## OBJECTIVE
Write out, character for character, the line containing "Is (443,227) further" and all lines after it up to the end of the listing.

------------------------

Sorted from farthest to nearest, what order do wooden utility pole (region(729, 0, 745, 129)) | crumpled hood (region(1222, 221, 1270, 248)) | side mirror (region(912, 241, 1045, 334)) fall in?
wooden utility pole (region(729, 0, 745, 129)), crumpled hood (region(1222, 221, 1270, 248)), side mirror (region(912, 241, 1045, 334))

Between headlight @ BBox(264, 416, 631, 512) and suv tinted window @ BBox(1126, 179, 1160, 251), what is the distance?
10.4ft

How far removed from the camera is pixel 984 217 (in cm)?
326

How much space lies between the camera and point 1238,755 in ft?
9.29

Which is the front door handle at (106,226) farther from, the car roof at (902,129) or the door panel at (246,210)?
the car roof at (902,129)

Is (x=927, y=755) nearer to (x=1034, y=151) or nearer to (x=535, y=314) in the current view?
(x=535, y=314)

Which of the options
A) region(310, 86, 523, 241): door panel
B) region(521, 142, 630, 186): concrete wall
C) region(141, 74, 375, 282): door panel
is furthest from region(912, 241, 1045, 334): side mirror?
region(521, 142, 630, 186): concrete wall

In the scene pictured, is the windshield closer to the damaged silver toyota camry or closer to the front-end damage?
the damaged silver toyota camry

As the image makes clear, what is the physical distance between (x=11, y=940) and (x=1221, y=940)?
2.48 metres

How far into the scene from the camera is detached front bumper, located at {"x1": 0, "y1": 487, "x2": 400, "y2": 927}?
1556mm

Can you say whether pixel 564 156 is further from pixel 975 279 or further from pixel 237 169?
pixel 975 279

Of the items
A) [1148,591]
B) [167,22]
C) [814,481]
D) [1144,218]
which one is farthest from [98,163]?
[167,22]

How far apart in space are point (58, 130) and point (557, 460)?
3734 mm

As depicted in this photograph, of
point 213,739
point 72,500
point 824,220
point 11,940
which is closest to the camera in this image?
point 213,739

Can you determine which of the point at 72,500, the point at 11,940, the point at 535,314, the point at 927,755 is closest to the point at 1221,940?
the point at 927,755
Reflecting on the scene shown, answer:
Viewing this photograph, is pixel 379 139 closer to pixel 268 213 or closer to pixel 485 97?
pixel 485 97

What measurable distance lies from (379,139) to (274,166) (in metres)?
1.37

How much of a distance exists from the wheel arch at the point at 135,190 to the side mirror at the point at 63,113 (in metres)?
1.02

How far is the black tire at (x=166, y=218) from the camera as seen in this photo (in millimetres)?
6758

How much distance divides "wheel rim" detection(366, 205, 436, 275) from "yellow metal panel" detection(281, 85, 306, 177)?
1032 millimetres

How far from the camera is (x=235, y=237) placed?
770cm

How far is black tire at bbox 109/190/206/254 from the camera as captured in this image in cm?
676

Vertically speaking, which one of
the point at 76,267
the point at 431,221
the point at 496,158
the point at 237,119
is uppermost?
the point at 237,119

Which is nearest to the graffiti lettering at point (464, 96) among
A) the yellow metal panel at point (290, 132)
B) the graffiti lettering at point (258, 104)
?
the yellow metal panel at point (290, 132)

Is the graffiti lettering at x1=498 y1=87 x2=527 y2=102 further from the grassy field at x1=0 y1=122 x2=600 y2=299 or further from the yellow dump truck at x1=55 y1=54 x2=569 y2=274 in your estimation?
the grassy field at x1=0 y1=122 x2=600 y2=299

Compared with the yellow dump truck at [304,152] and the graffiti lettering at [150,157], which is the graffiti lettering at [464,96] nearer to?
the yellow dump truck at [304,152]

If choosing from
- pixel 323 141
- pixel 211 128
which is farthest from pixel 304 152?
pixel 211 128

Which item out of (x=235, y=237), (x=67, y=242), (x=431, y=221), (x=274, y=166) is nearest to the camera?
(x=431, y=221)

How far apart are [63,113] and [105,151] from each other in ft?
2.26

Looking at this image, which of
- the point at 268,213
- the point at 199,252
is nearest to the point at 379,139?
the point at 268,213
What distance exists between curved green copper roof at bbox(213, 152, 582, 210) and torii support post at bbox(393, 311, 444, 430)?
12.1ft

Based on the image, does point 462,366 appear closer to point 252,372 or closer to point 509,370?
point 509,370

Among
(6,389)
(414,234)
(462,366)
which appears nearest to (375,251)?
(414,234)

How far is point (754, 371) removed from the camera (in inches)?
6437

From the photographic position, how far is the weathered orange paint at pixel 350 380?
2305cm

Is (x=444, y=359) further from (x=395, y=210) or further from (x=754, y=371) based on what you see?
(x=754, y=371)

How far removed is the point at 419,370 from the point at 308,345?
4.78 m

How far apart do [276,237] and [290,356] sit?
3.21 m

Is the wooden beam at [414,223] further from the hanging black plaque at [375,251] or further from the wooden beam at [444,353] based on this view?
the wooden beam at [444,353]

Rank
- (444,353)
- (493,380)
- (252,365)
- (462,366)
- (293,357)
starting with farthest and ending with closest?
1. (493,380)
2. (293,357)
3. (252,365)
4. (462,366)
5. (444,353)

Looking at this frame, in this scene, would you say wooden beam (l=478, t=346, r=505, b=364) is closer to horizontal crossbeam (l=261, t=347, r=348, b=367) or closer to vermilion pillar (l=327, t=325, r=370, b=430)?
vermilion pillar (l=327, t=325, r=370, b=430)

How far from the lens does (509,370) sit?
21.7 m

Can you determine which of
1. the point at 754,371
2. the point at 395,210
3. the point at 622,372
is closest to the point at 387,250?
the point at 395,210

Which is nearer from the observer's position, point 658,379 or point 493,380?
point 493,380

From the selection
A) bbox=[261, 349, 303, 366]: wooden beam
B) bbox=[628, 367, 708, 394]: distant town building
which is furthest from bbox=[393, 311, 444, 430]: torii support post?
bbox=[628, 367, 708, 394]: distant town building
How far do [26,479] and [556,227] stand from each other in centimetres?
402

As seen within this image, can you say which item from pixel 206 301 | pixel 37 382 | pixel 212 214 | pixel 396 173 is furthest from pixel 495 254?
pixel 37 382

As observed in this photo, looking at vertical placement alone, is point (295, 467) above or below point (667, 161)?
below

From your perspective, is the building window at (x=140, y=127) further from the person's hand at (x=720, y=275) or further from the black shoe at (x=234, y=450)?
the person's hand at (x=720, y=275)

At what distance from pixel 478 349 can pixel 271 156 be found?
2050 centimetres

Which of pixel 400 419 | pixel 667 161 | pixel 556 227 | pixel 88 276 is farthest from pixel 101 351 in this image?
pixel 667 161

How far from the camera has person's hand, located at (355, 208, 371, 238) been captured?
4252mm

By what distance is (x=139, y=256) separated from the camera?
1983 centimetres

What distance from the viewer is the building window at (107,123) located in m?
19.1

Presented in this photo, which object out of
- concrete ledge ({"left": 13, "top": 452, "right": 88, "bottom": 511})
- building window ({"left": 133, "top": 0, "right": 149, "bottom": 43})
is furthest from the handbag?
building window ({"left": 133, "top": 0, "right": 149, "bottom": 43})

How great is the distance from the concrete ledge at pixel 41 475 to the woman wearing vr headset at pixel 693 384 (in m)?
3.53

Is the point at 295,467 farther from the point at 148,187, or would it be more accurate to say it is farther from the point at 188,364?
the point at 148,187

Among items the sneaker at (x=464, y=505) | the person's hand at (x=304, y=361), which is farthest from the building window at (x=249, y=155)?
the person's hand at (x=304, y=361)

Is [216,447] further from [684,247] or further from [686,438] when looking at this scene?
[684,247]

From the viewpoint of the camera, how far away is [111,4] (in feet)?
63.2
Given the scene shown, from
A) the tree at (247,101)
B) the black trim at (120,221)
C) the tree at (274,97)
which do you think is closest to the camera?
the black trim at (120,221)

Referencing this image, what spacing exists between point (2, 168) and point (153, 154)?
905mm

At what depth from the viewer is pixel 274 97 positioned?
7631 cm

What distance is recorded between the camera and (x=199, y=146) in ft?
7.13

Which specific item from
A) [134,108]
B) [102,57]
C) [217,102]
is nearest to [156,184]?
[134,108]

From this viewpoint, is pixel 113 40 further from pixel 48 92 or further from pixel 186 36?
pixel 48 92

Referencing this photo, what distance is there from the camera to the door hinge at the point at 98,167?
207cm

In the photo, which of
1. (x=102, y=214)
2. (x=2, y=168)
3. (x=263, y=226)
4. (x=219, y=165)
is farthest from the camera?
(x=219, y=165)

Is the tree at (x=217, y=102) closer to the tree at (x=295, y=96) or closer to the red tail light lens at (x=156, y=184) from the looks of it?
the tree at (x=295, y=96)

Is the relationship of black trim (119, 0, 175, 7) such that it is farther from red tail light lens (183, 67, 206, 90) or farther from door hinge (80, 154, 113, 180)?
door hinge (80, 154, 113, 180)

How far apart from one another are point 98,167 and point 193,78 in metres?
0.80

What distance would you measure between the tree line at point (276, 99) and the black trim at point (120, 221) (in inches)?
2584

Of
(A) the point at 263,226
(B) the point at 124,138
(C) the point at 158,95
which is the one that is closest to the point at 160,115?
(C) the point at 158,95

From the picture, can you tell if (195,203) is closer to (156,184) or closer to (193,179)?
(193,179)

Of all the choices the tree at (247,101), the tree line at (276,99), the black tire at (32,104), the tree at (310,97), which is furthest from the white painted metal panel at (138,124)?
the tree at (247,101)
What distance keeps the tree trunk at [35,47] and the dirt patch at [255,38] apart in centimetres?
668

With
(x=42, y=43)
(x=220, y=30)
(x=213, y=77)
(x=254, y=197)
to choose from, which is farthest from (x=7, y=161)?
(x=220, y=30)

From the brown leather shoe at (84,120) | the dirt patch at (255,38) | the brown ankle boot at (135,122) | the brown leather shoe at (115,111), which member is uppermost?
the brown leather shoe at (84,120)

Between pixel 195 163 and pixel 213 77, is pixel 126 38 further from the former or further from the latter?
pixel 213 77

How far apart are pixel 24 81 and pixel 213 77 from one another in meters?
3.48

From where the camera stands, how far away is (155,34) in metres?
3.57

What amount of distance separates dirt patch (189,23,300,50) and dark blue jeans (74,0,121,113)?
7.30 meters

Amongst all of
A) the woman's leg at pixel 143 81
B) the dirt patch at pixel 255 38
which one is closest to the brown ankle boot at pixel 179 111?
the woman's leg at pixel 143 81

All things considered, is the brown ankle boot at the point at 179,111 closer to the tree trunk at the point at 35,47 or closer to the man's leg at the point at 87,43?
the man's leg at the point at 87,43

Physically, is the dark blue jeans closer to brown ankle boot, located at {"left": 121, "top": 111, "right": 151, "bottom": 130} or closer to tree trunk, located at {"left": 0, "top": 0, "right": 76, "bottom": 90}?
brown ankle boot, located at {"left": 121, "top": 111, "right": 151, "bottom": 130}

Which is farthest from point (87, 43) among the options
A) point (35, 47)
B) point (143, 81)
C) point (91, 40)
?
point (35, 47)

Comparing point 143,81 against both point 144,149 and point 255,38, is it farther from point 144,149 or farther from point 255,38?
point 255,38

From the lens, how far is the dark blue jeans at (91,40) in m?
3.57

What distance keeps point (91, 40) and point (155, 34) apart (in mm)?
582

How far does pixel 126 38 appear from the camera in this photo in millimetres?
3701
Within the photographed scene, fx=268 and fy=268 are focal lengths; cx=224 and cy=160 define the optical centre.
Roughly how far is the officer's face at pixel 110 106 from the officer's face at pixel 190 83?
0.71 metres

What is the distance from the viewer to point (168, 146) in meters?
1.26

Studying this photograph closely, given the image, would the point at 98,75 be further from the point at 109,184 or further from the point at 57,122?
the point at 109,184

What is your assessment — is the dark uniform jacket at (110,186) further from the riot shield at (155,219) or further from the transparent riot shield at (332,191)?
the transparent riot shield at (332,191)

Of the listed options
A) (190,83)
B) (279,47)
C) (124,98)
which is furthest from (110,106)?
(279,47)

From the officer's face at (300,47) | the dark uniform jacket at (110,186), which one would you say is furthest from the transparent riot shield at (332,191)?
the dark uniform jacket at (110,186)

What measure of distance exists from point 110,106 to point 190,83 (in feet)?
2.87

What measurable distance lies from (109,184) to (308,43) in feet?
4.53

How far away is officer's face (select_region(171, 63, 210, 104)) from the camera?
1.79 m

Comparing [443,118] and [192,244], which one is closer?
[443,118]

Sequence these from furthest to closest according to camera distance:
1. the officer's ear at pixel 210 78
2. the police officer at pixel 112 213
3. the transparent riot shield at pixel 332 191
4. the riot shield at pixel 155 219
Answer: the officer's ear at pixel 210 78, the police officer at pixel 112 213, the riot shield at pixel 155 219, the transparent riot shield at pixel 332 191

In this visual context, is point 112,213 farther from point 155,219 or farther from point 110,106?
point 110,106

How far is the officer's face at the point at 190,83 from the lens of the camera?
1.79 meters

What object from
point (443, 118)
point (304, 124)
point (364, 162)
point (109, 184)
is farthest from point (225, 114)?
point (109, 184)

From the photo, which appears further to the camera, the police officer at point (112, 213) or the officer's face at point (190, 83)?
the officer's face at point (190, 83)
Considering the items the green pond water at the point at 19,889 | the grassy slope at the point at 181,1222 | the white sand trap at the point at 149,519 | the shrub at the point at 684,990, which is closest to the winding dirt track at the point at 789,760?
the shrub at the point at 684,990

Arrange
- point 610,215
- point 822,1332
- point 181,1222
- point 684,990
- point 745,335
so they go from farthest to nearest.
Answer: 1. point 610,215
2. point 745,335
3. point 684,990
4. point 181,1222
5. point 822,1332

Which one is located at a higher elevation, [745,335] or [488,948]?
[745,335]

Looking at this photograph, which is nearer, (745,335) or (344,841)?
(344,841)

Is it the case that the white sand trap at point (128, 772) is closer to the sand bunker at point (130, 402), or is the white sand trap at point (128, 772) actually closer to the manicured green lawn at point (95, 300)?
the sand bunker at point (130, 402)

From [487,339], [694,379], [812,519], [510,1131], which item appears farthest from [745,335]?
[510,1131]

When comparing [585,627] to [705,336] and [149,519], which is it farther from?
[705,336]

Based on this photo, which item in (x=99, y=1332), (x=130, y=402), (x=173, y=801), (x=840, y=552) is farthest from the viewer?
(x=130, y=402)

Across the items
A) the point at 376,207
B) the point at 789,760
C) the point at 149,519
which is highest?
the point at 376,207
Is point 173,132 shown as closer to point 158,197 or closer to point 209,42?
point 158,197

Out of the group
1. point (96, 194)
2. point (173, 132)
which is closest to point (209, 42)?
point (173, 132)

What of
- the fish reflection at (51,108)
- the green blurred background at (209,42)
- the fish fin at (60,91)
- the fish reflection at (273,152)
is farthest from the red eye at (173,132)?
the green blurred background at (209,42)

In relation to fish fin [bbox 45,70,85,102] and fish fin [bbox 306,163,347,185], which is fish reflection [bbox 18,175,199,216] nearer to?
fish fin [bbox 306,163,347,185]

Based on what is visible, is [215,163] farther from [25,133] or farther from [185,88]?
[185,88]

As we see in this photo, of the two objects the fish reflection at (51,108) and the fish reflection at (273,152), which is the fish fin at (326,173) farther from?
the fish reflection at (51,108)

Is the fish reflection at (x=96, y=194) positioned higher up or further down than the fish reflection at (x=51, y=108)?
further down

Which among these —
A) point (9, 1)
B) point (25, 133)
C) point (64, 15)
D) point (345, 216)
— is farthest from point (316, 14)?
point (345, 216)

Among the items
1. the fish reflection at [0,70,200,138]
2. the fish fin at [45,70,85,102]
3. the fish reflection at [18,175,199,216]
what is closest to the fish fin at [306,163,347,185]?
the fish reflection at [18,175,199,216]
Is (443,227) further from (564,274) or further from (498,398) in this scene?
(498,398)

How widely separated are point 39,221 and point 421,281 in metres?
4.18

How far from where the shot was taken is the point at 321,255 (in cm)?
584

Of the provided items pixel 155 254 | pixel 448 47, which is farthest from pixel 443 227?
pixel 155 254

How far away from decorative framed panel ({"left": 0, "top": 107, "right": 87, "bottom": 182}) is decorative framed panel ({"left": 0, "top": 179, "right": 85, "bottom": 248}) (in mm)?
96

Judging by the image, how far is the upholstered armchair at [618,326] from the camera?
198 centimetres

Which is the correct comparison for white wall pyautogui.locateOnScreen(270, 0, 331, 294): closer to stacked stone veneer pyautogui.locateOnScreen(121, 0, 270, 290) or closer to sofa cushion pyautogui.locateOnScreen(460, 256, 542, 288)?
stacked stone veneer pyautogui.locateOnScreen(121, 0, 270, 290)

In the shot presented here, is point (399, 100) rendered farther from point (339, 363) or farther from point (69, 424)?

------------------------

## REPLY
Is (443,227) further from (564,274) or further from (498,398) in this scene?
(498,398)

How widely separated are point 39,221 and point 421,281 in metres?
4.18

How far from where the shot was taken is the point at 321,255 (in cm)?
584

Of the provided items pixel 155 254 | pixel 448 47, which is farthest from pixel 443 227?
pixel 155 254

How far away from decorative framed panel ({"left": 0, "top": 107, "right": 87, "bottom": 182}) is decorative framed panel ({"left": 0, "top": 179, "right": 85, "bottom": 248}) (in mm)?
96

Judging by the image, how far is the upholstered armchair at [618,326] from the camera?
198 centimetres

Which is the correct comparison for white wall pyautogui.locateOnScreen(270, 0, 331, 294): closer to stacked stone veneer pyautogui.locateOnScreen(121, 0, 270, 290) or closer to sofa cushion pyautogui.locateOnScreen(460, 256, 542, 288)?
stacked stone veneer pyautogui.locateOnScreen(121, 0, 270, 290)

In the shot presented here, is point (399, 100) rendered farther from point (339, 363) or farther from point (69, 424)?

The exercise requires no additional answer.